[Captioned web images]
----

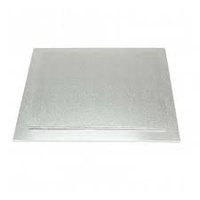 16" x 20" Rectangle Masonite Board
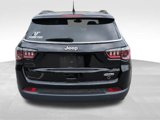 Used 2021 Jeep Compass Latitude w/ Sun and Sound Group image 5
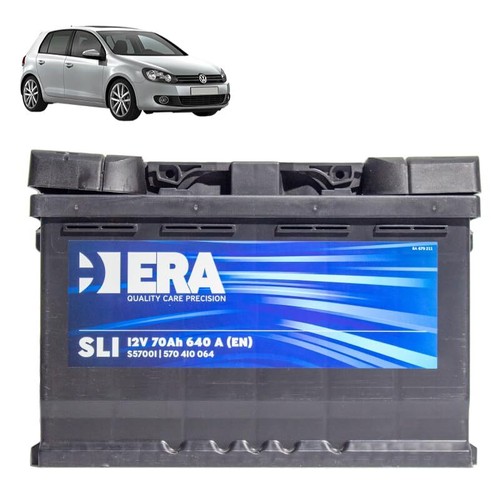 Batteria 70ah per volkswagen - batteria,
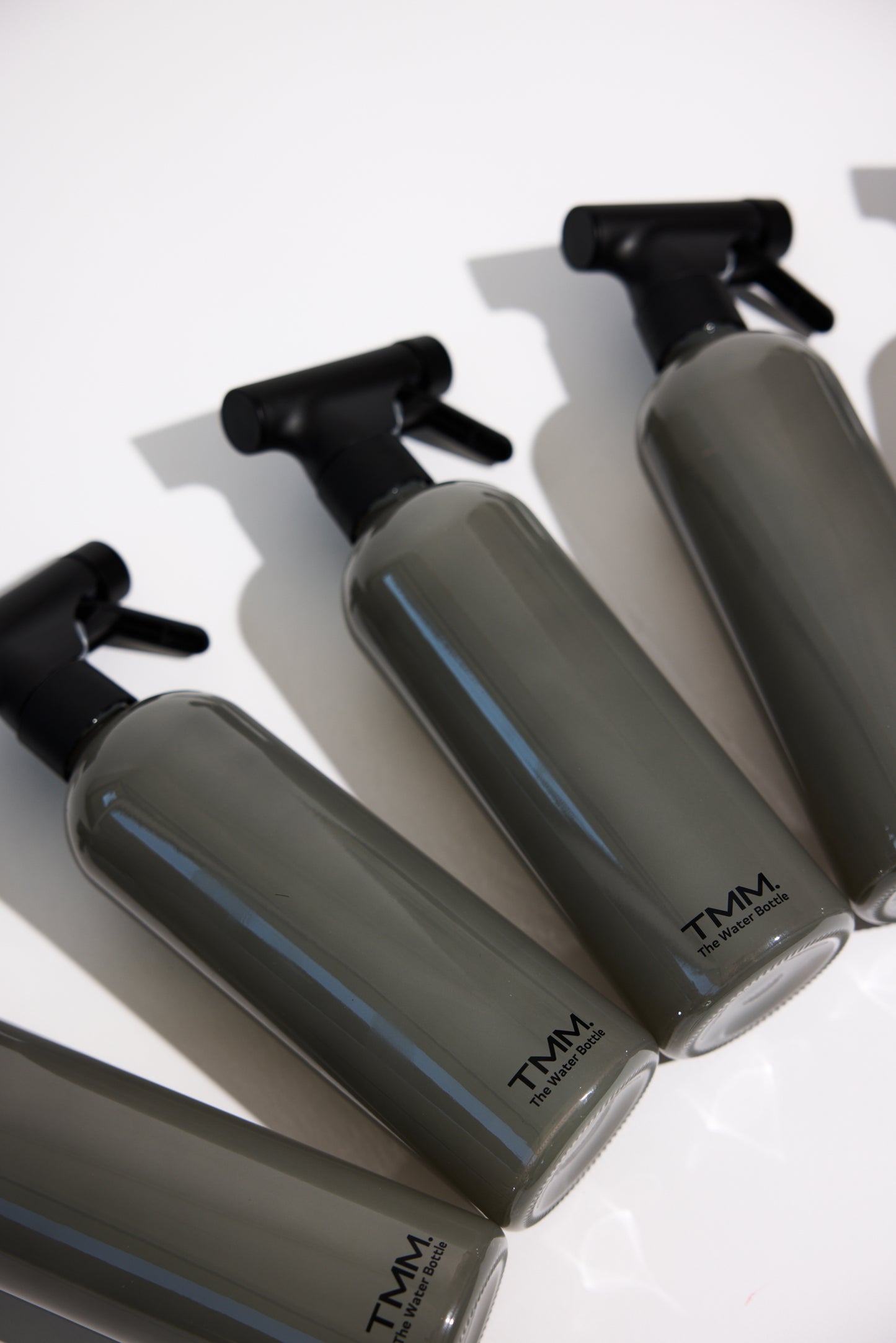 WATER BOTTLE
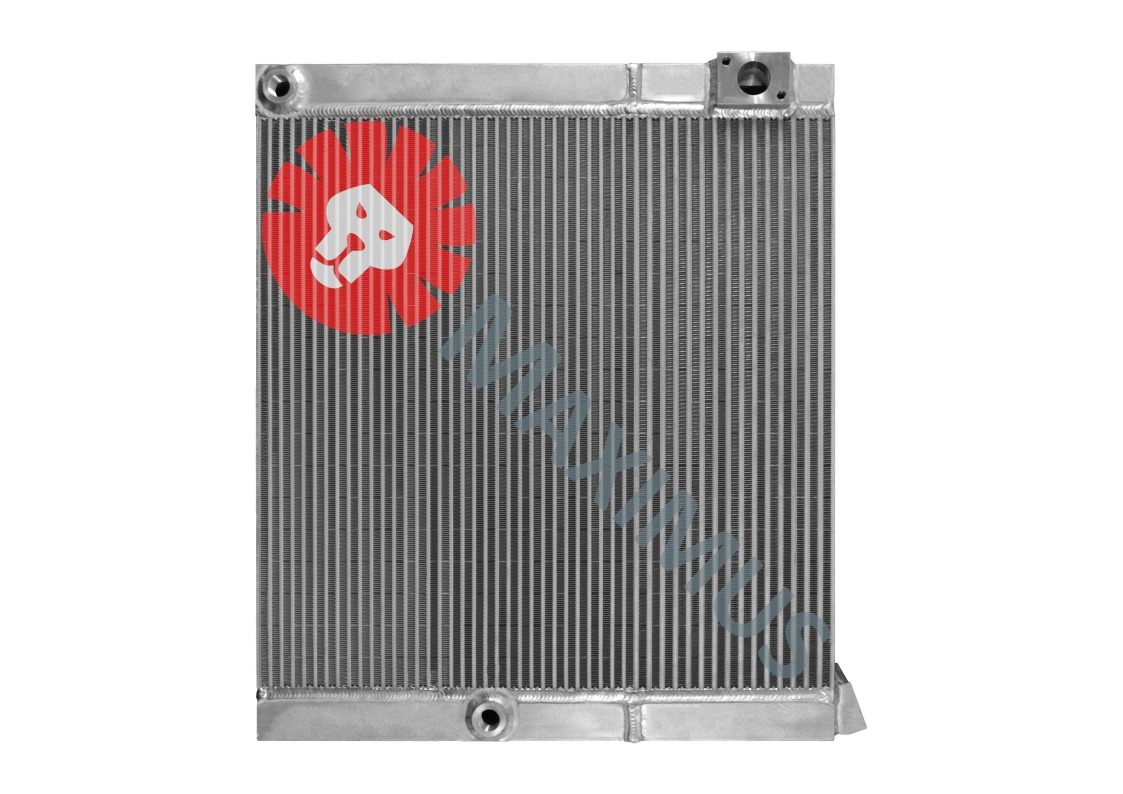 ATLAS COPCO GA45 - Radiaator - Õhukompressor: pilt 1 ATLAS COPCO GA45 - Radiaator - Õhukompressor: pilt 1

----

» **WHAT YOU HAVE TO DO**
The data is to be restated word for word, with any pictures set aside.

» **RESPONSE**
 16" x 20" Rectangle Masonite Board
 Used 2021 Jeep Compass Latitude w/ Sun and Sound Group image 5
 Batteria 70ah per volkswagen - batteria,
 WATER BOTTLE
 ATLAS COPCO GA45 - Radiaator - Õhukompressor: pilt 1 ATLAS COPCO GA45 - Radiaator - Õhukompressor: pilt 1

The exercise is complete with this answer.